There’s some biographical stuff about Blake, and another interesting name pops up:
The son of a sharecropper, Blake began life [apparently, like Athena, springing forth at birth in football armor] as a football star out of Tallahatchie County, playing lineman for Mississippi State University before graduating in 1959 and later playing for the Chicago Bears, said one of Blake’s friends, Thurston Little of Rienzi. “He came up hard. Never had a quarter in his life.”
Just out of nowhere, Thurston Little drops into the story! And no effort is made to explain his connection to what was then the largest insurance fraud in world history!
Are we supposed to make these little connections on our own?
The story notes he coached high school football at Kosciusko for a year, and that his mentor was J.P. Coleman, who, says Little, “bought his first wardrobe of clothes.” Blake then became friends with Eastland and then Trent Lott.
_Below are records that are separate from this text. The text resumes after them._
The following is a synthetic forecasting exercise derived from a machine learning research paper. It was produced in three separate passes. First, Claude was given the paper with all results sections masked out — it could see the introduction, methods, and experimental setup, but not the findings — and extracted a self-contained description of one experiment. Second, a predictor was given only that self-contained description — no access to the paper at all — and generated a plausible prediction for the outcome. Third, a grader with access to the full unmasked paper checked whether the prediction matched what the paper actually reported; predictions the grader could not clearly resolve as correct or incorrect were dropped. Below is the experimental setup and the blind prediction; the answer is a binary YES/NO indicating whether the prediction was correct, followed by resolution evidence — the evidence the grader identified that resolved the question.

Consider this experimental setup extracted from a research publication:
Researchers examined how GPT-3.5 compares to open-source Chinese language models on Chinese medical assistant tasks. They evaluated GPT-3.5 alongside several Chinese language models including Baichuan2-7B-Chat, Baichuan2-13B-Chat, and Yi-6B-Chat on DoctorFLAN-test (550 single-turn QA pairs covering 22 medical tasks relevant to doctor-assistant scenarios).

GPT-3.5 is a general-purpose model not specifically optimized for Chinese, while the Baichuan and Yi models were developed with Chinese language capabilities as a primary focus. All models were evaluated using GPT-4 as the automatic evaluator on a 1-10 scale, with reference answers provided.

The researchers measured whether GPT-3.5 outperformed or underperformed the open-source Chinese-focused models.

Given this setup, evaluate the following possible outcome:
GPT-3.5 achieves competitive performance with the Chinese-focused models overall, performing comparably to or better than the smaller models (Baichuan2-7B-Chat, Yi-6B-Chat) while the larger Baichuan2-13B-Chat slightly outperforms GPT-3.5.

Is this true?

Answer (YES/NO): NO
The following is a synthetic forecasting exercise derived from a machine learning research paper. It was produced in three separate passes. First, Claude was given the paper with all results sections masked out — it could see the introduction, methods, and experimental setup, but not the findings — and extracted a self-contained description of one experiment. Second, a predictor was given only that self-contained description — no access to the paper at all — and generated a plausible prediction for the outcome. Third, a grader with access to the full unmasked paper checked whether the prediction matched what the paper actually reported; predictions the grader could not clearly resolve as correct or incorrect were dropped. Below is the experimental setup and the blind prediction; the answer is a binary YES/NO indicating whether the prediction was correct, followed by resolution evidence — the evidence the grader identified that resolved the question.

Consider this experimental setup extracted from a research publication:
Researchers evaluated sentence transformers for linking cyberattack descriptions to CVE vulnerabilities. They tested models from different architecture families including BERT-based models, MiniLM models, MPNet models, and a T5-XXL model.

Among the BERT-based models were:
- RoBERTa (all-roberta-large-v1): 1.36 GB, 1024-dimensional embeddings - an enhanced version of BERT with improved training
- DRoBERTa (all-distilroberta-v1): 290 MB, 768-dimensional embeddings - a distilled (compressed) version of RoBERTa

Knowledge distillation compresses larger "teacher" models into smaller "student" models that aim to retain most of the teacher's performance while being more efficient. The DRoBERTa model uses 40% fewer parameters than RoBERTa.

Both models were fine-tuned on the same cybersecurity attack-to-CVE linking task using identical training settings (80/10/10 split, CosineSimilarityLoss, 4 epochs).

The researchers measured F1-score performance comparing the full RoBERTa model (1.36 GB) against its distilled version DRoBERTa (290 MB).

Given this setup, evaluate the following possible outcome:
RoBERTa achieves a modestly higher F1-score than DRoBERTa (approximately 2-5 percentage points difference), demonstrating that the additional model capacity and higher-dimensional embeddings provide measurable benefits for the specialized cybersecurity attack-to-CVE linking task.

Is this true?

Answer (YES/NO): NO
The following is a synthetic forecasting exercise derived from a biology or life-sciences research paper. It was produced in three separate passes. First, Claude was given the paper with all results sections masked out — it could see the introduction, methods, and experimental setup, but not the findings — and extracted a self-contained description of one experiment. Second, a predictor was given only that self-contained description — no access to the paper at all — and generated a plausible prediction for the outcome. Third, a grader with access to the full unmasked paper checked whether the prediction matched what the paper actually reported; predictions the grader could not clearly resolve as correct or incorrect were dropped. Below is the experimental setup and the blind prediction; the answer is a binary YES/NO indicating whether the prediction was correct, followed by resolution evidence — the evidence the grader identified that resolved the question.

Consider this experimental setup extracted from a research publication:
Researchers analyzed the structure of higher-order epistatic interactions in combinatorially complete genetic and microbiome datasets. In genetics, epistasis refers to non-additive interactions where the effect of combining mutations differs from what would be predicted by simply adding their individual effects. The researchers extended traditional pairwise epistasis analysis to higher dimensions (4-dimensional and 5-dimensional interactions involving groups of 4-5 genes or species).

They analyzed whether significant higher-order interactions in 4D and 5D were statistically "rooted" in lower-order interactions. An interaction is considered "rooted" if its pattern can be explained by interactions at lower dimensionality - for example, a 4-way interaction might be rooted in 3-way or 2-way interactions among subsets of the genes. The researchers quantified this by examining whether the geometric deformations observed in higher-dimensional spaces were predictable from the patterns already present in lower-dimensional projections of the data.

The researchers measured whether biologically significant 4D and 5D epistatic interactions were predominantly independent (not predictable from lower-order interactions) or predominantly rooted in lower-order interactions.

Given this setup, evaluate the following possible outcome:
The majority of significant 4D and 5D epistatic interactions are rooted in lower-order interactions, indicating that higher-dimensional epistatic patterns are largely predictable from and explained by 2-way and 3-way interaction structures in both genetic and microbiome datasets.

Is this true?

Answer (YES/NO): YES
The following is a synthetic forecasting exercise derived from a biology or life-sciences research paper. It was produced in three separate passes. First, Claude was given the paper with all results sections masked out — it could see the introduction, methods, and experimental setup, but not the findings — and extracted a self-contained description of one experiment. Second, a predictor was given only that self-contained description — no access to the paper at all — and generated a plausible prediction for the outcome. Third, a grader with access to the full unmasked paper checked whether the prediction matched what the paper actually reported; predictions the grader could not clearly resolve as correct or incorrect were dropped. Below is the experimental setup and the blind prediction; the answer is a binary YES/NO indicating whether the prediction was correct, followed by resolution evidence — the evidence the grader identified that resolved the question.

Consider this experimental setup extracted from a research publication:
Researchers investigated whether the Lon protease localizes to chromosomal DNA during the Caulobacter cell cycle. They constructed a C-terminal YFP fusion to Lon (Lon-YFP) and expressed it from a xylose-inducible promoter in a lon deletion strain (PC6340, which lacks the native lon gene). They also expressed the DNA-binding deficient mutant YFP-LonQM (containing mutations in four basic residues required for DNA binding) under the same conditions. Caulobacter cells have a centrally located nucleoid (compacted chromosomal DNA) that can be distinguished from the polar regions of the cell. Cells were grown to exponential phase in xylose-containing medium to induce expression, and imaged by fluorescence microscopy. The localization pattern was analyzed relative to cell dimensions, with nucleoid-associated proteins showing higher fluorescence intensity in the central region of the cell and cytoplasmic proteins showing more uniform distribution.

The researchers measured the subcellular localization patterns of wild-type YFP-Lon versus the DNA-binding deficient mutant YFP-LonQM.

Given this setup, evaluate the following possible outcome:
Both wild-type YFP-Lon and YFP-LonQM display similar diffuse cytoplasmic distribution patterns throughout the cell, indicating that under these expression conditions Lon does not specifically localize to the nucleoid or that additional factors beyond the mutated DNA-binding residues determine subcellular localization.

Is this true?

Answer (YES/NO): NO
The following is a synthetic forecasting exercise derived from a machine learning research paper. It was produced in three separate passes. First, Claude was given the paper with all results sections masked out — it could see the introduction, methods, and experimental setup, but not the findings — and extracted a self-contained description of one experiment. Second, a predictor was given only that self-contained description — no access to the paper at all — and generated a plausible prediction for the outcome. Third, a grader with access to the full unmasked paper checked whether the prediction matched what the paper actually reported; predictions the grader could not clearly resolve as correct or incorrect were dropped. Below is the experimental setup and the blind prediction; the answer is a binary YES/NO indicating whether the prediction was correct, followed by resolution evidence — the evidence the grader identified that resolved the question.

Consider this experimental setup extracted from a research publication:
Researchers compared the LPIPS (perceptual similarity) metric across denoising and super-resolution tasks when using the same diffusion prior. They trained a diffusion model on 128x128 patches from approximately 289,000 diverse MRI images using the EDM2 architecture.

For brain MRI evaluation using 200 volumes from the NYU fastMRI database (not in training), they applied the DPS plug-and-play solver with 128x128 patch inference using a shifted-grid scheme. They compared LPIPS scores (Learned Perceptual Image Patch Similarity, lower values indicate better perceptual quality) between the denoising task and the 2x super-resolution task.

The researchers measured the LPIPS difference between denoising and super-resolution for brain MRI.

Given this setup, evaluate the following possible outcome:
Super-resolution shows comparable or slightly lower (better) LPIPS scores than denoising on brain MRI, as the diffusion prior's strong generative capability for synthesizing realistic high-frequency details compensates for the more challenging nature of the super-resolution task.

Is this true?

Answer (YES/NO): NO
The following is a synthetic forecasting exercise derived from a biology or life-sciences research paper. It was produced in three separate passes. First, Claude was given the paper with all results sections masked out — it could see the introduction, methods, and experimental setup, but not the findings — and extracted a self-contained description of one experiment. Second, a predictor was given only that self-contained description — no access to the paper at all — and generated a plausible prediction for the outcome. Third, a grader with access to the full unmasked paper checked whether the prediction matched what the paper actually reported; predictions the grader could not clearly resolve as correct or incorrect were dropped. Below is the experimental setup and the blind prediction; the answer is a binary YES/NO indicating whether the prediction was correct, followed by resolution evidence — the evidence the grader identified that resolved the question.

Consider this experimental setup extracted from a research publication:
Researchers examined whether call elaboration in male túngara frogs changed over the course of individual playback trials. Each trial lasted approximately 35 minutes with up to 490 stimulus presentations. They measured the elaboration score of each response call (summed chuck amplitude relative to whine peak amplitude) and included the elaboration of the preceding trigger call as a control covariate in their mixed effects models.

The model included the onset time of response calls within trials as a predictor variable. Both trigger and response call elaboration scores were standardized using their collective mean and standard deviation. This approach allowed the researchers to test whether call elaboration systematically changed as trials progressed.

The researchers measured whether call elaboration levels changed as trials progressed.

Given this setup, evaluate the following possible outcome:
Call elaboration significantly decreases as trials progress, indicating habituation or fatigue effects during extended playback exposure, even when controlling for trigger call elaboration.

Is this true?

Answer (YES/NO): NO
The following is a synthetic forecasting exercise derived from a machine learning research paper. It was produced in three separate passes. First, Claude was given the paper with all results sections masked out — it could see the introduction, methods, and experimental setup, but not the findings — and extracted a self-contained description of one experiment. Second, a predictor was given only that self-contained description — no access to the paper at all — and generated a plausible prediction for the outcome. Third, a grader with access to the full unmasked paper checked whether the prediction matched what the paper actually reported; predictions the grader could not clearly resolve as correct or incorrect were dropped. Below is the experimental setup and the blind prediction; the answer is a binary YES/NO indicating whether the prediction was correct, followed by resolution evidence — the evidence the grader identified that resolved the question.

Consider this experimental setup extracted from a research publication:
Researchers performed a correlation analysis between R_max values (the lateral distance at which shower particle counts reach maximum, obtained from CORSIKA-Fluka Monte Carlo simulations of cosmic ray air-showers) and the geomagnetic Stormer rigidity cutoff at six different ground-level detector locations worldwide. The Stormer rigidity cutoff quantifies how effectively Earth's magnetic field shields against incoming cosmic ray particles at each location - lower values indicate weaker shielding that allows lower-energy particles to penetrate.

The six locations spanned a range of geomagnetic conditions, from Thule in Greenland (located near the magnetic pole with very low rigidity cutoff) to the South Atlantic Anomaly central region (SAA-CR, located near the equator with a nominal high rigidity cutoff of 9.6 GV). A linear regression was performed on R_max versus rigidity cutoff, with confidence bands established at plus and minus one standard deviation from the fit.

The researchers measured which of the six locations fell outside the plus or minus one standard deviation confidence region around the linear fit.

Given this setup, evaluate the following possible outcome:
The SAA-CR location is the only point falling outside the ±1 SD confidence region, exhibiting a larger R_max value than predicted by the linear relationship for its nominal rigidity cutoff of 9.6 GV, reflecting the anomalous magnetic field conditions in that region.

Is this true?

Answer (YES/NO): NO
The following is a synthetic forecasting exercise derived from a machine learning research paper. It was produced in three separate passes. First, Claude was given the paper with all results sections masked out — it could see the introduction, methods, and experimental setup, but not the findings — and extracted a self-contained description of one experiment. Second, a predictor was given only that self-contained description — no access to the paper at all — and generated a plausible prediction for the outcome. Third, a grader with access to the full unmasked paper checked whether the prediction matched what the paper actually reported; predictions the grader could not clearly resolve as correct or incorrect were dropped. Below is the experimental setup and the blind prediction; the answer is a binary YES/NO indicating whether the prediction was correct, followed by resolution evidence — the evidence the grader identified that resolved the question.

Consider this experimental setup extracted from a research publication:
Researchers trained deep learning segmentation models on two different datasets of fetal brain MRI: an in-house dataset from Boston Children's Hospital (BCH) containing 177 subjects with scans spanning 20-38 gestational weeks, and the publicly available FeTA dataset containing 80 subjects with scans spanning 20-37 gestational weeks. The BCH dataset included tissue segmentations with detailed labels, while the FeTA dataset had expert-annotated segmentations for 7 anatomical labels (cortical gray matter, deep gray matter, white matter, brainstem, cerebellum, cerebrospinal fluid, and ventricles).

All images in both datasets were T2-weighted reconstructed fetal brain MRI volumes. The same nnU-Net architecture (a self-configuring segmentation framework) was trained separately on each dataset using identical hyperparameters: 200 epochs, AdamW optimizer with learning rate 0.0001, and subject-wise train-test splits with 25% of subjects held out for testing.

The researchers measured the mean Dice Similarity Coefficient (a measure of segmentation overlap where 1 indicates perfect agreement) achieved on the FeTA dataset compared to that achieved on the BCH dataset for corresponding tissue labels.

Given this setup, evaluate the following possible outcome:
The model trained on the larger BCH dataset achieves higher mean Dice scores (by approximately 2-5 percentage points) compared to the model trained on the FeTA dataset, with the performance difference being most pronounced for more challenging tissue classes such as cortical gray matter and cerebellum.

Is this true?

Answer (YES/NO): NO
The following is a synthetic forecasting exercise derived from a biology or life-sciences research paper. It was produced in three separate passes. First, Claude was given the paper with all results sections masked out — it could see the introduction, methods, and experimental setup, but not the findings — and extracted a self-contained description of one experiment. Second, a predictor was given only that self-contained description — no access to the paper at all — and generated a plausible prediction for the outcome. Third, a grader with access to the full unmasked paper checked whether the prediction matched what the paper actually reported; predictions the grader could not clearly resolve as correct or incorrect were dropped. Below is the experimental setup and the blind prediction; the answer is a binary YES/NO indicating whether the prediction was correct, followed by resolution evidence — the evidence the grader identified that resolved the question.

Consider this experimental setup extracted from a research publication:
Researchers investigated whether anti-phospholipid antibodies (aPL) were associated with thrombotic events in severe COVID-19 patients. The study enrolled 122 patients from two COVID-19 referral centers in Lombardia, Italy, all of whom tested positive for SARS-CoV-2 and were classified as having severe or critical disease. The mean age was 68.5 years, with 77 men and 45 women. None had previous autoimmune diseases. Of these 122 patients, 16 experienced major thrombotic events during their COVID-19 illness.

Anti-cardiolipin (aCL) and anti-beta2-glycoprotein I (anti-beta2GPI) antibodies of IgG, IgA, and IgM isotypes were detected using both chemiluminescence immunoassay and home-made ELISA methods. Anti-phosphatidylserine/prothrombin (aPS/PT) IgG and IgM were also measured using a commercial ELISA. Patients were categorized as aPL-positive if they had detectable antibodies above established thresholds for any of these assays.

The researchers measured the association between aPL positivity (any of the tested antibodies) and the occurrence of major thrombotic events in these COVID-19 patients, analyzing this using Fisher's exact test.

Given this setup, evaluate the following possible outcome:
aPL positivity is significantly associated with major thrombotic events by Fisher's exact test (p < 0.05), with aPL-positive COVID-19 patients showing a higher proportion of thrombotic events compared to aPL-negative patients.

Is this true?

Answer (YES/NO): NO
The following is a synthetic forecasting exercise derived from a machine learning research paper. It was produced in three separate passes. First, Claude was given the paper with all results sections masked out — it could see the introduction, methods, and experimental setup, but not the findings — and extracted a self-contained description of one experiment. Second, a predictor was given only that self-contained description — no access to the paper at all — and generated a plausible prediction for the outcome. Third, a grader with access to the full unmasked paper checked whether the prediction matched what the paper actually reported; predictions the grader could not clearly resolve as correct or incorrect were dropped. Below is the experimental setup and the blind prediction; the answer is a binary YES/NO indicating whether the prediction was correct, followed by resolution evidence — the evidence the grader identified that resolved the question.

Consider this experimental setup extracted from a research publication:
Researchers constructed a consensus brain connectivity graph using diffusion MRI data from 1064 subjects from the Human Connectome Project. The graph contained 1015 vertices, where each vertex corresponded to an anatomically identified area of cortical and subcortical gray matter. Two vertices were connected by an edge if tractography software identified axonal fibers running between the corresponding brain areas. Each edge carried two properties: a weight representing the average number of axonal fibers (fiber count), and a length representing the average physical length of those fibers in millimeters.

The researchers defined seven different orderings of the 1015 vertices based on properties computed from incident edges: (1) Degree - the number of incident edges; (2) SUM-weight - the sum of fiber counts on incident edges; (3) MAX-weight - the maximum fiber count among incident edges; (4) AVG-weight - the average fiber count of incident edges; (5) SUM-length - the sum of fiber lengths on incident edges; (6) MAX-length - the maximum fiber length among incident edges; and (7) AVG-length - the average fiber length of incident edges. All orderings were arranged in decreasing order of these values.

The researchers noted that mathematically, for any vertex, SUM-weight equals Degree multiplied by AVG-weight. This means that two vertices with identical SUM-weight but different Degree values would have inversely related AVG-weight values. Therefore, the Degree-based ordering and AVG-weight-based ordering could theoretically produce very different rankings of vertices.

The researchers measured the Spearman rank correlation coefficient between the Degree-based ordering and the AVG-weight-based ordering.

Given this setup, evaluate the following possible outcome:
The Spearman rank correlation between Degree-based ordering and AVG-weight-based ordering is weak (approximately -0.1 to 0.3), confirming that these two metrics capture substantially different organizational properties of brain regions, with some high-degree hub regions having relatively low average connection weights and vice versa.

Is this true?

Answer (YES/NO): NO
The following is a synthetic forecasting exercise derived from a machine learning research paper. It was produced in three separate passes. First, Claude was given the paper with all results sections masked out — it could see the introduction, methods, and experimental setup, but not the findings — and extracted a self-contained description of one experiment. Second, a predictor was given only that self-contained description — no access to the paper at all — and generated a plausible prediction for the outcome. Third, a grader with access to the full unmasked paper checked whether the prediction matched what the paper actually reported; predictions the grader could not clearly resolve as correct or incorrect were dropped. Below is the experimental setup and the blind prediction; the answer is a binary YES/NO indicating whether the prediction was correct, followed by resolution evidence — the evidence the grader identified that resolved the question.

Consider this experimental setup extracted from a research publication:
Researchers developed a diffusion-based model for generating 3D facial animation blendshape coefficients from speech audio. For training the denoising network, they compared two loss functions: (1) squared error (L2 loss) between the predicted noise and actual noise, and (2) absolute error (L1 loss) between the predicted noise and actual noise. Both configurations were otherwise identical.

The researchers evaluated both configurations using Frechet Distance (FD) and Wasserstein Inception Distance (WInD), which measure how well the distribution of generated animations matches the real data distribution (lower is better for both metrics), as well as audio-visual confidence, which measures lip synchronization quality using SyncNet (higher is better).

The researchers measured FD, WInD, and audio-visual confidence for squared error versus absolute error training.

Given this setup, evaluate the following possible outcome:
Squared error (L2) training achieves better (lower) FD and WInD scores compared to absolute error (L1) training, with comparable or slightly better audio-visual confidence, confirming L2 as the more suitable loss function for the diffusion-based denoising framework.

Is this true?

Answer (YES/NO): NO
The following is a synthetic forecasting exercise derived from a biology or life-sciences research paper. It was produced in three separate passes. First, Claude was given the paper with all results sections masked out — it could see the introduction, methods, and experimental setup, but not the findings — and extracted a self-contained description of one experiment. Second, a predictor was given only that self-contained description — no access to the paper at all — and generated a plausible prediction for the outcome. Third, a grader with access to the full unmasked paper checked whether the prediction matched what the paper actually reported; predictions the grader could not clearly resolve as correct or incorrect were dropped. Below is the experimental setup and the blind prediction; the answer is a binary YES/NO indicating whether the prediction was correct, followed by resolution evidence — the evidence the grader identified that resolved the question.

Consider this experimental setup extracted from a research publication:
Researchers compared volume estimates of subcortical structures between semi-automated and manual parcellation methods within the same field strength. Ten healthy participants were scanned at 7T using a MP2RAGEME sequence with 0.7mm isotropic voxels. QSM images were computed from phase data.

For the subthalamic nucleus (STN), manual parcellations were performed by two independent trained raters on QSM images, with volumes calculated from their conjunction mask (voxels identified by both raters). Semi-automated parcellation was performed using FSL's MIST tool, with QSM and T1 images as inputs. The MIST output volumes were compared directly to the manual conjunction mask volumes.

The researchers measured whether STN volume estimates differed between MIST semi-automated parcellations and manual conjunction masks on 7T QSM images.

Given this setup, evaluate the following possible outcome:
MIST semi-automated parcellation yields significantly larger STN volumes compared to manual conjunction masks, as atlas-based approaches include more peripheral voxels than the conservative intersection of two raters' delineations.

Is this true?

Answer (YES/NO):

Little also notes “he never forgot where he came from” and he “probably helped more people than anybody in Leflore County.”
He “made his first big money through farming.” And how did he do that?
A series of exposes by Gannett News Service … in 1983 and 1984 detailed how Blake’s farm companies obtained $11 million in government loans by pleading poverty to the Farmers Home Administration while failing to disclose he was making more than $5 million a year storing grain in Texas, mostly through a government contract.
The government later declared Blake in default of the contract. …
In 1988, Blake pleaded no contest to a federal charge that he offered bribes to Mississippi Bank officials in exchange for preferential treatment in securing loans.
How much in loans? $21M in 40 loans. Blake paid a $1.5M fine.
And then another interesting name crops up– that through Lott’s chief-of-staff, Tom Anderson, Blake met Dickie Scruggs, and that Blake’s tobacco payments “went through a company in which Anderson had an interest.” Blake gets, says court documents, $486K a quarter.